Two hours before the opening bell, Dow futures are up 46 points to 10,279 and S&P 500 futures are up 5.25 points to 1,095.75.

WTI crude oil is down $0.30 to $77.55 per barrel, while Spot Gold is up $4.45 to $1,244.50 per ounce.

The US dollar index is lower by 13 basis points to 85.98.

Economists from BMO offered this assessment about why the euro remains flat:

“The advanced readings for the manufacturing and services PMIs both fell in June, with the prior above expectations and the latter below expectations. Overall, the pullback isn’t terribly surprising considering the financial market uncertainty clouding over the European economic outlook. Exporters are no doubt getting support from a weaker euro, but that won’t be enough to fully offset weakness elsewhere. Despite the declines in the PMIs, they remain nicely above 50 and still point to decent growth for the region. Meantime, German consumer confidence held up in July, steady at 3.5. No signs of a sharp slowdown yet, even with all the talk of a double-dip.”

Key Events Today:

10:00 ― Economists are anticipating a major decline in the New Home Sales Index. The consensus looks for sales to fall by more than 20% from an annual pace of 504k to 400k, and some predictions are as low as 370k. The anticipated drop in May follows a 14.8% jump in April, which received a boost as homebuyers raced to close their contracts before the expiration of the tax credit.

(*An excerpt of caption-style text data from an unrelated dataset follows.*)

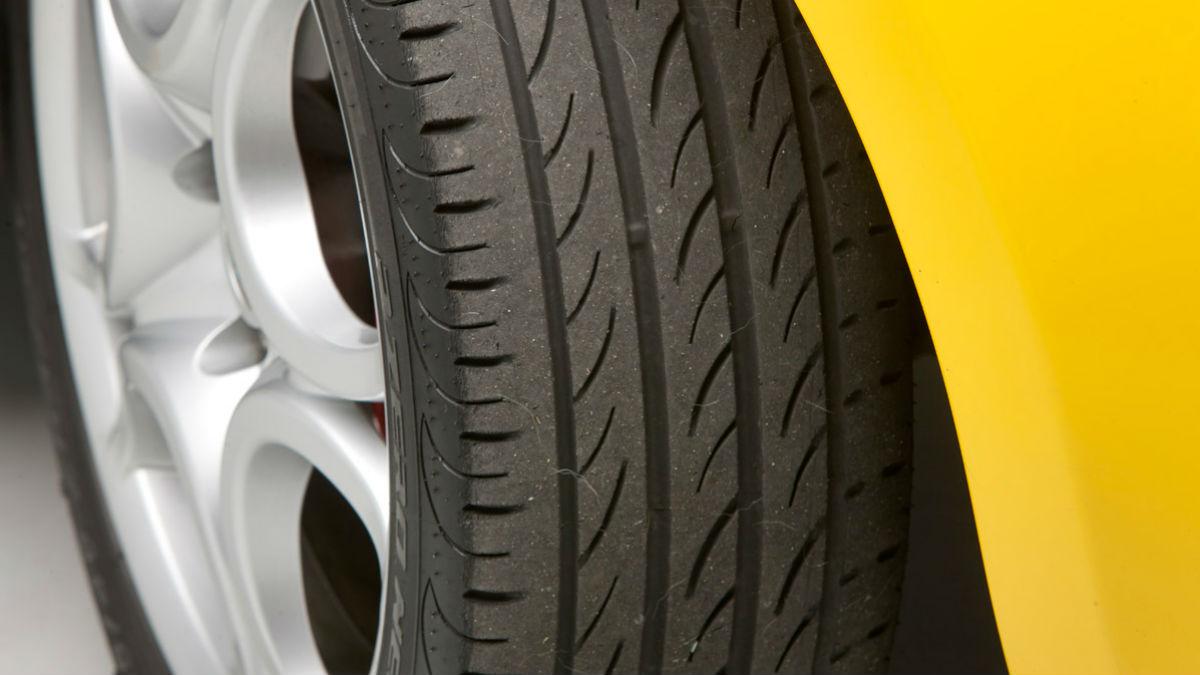Llevar los neumáticos en mal estado puede provocar una tragedia.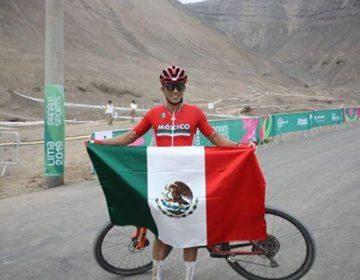 Guanajuatense gana medalla de oro en ciclismo de montaña en Lima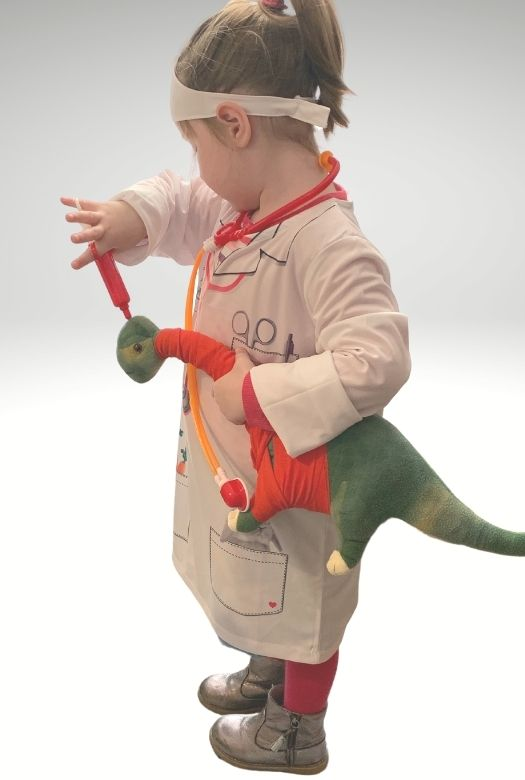 Our favourite dinosaur Halloween costume: a dino vet!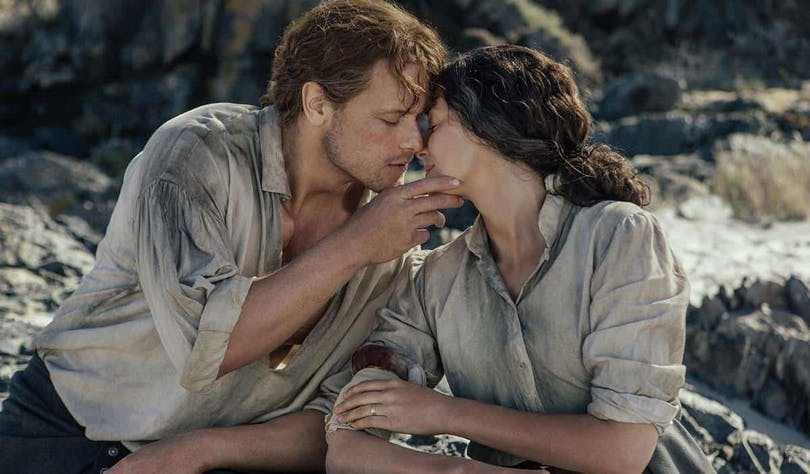 Caitriona Balfe och Sam Heughan i Outlander.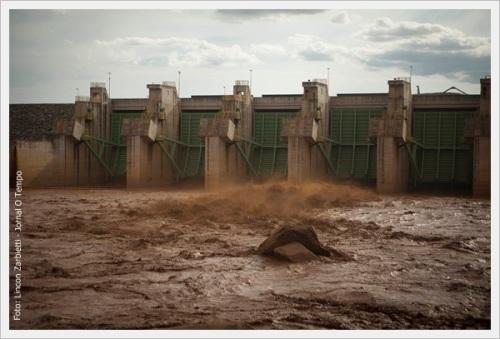ta10011 CIDADES . Governador Valadares , MG Barragem de dejetos da empresa Samarco rompe e inundou de lama , Governador Valadares . Em Governador Valadares, Minas Gerais . Estima-se que a lama que rompeu a barragem de dejetos da Samarco, em Mariana, invadiu mais de 60 quilômetros. Há mortos e desabrigados. A lama proveniente da barragem chegou ontem, 8, em Governador Valadares , a aproximadamente 350 km de Mariana. As autoridades já interromperam o abastecimento de água vinda do Rio Doce, afetado pela lama. FOTO: LINCON ZARBIETTI / O TEMPO / 09.11.2015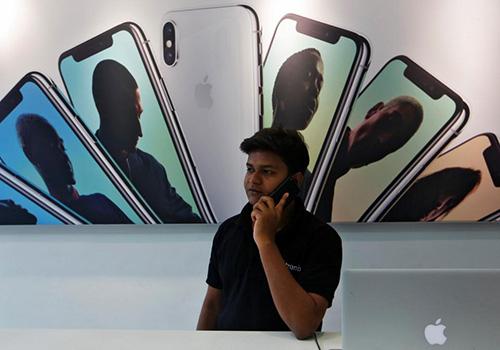 Mức giá nghìn USD khiến iPhone khó cạnh tranh tại Ấn Độ. Ảnh: Reuters.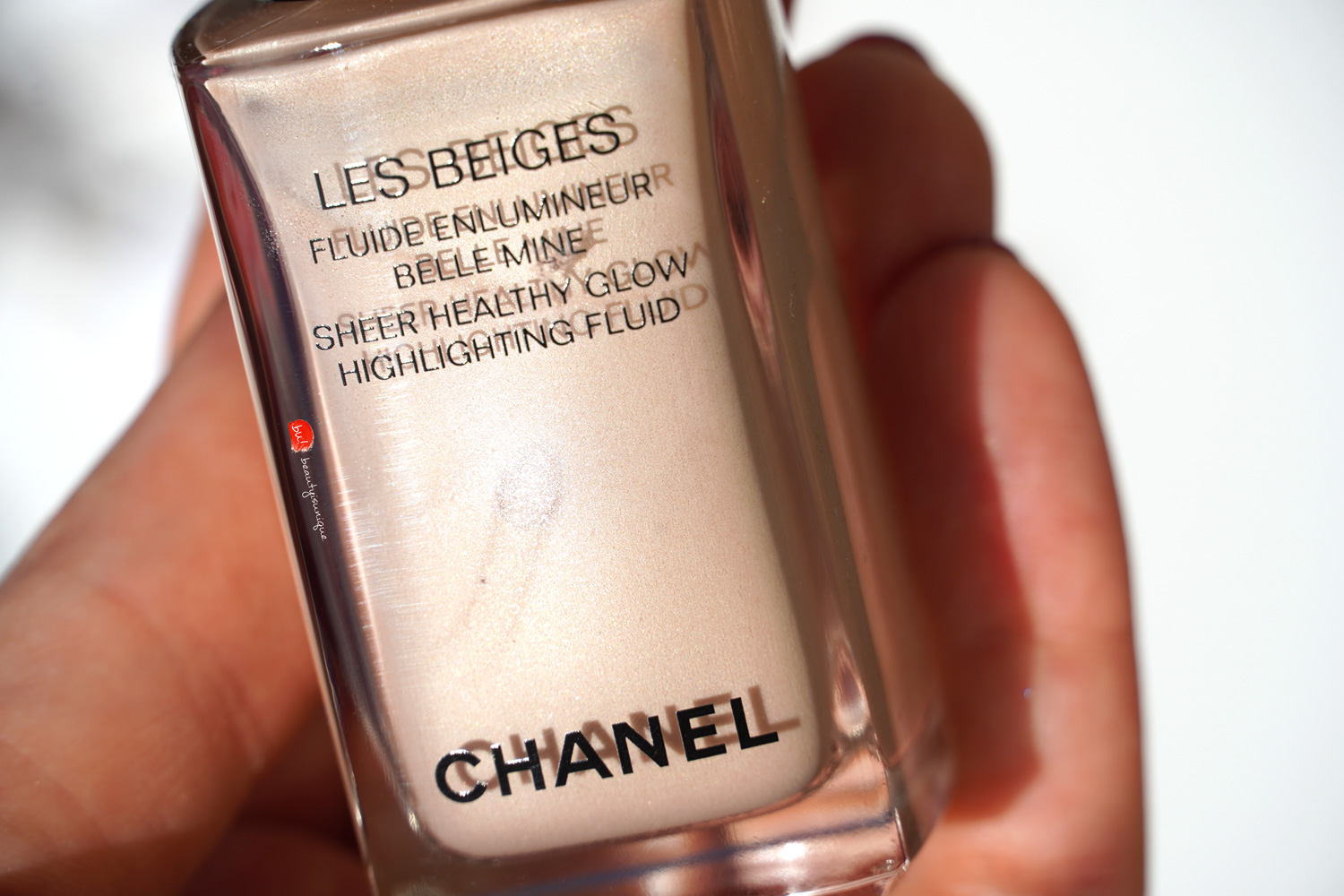 Chanel-les-beiges-sheer-healthy-glow-highlighting-fluid
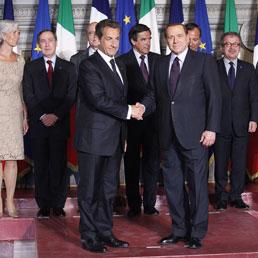 Berlusconi-Sarkozy, segnali di pace (Epa)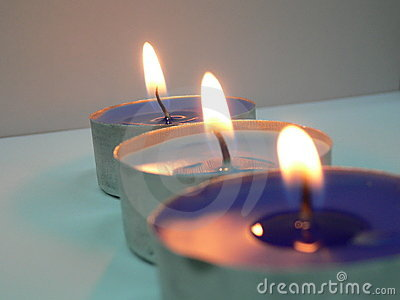 3 kaarsen in een rij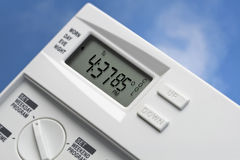 Himmel-Thermostat 85 Grad kühlen V2 ab stockfotos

“New home sales jumped 49% during March and April combined,” said economists at IHS Global Insight. “With the homebuyers' tax credit expiring April 30, sales will likely post their largest monthly percentage drop on record (data start in 1963). We project that sales will plummet 26% to 375,000 (annual rate).”

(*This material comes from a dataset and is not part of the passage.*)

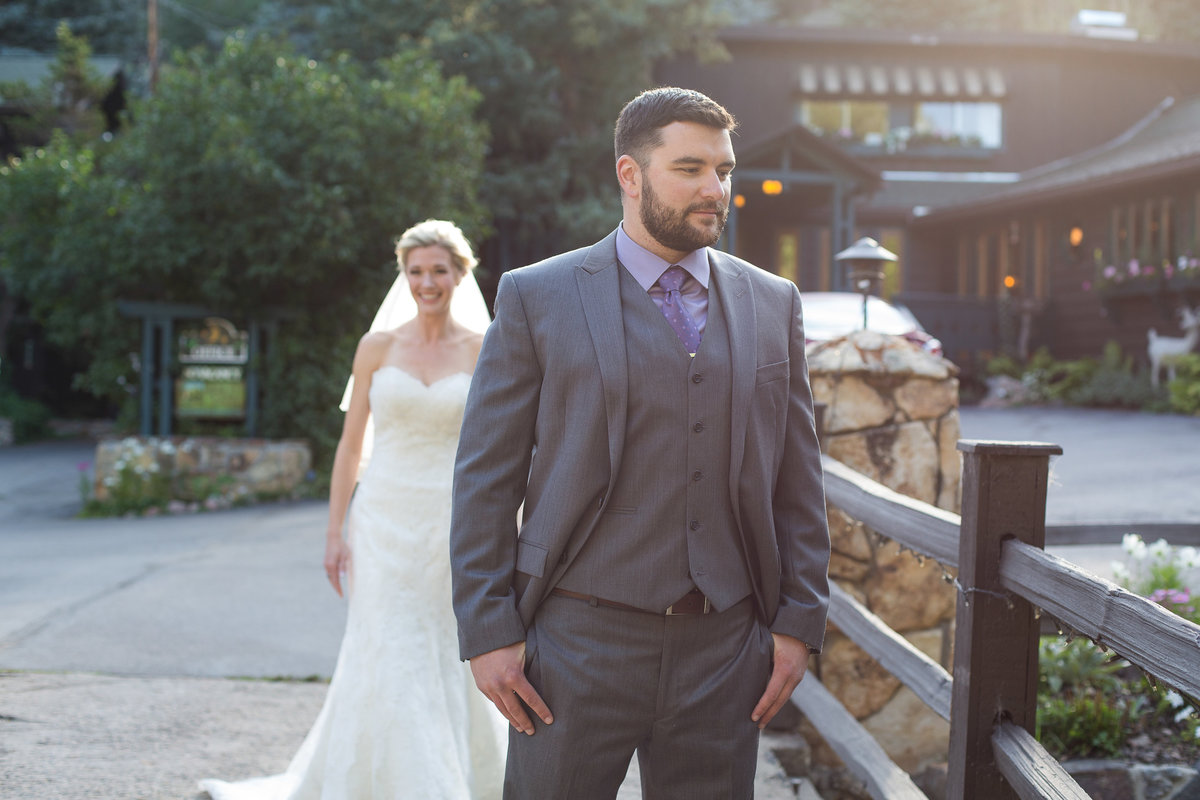 bride-groom-first-look-colorado-evergreen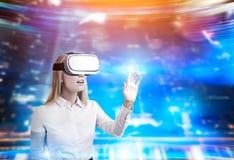 Blonde Frau in vr Gläsern in der futuristischen Umwelt Lizenzfreie Stockfotografie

2:15 ― Few changes are expected in the FOMC’s latest meeting announcement. The Federal Reserve has indicated that policy won’t be tightened at any time soon, so it’s a virtual certainty that the overnight lending rate will remain in the zero to 0.25% range. Though most economists believe the recession ended months ago, lowering the unemployment rate remains much more important that worrying about inflation.  

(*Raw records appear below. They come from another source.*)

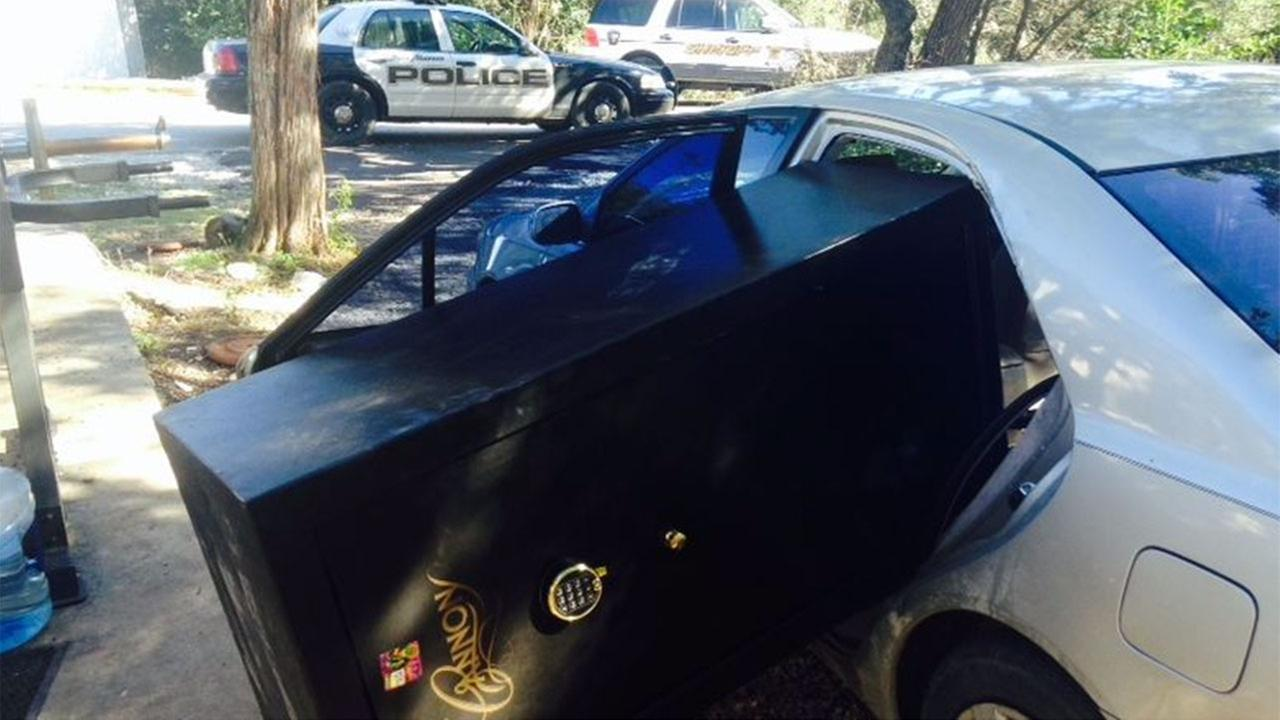 Caught red handed:  Texas burglary suspects caught shoving safe into car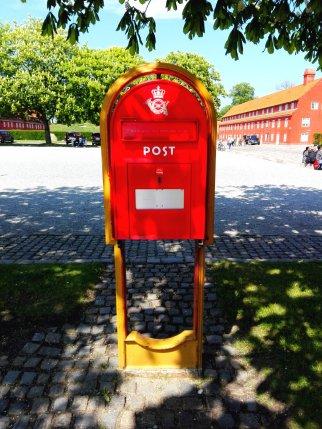 Briefkasten der königlichen Post im Kastelett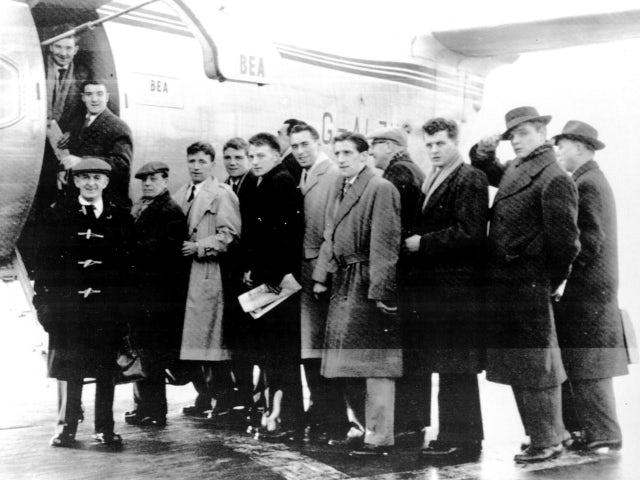 Members of Manchester United board the BEA Elizabethan to Belgrade.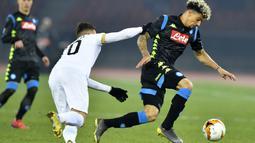 Pemain Napoli, Kevin Malcuit, menggiring bola saat melawan FC Zurich pada laga Liga Europa di Stadion Letzigrund, Kamis (14/2). Napoli menang 3-1 atas FC Zurich. (AP/Walter Bieri)
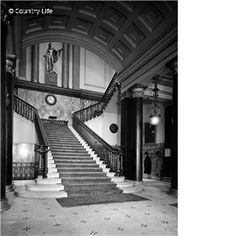Athenaeum Club The entrance hall and staircase at Athenaeum Club - London, England Gentlemans Club, London Clubs, Life Pictures, Entrance Hall, Stairways, Country Life, My Dream Home, London England, Entryway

“Recent Fed speeches have indicated that economic conditions are improving in line with Fed expectations, but growth will only be moderate and inflationary pressures will remain at bay,” said economists at BBVA. “A surprise in the statement would be the removal of the ‘extended period of time’ language, which would indicate that rates will rise sooner than expected.”

“While the economic recovery is still moving ahead, the employment market picture remains extremely troublesome in terms not only of the persistently high unemployment rate, but also in sharp increases in the duration of unemployment,” added economists at IHS Global Insight. 

“Core CPI inflation remains below 1%, and well below the Fed's target of 1.5% to 2.0% ― with potentially more downward pressure in the next few months. Beyond these domestic risks, the crisis in the Eurozone and much lower level for the euro threatens further disinflationary shocks to the U.S. economy.”

In the last meeting, only Kansas City Fed president Thomas Hoenig dissented from the majority vote. Recent comments suggest he made repeat that vote, though Eurozone troubles could push him into the majority vote.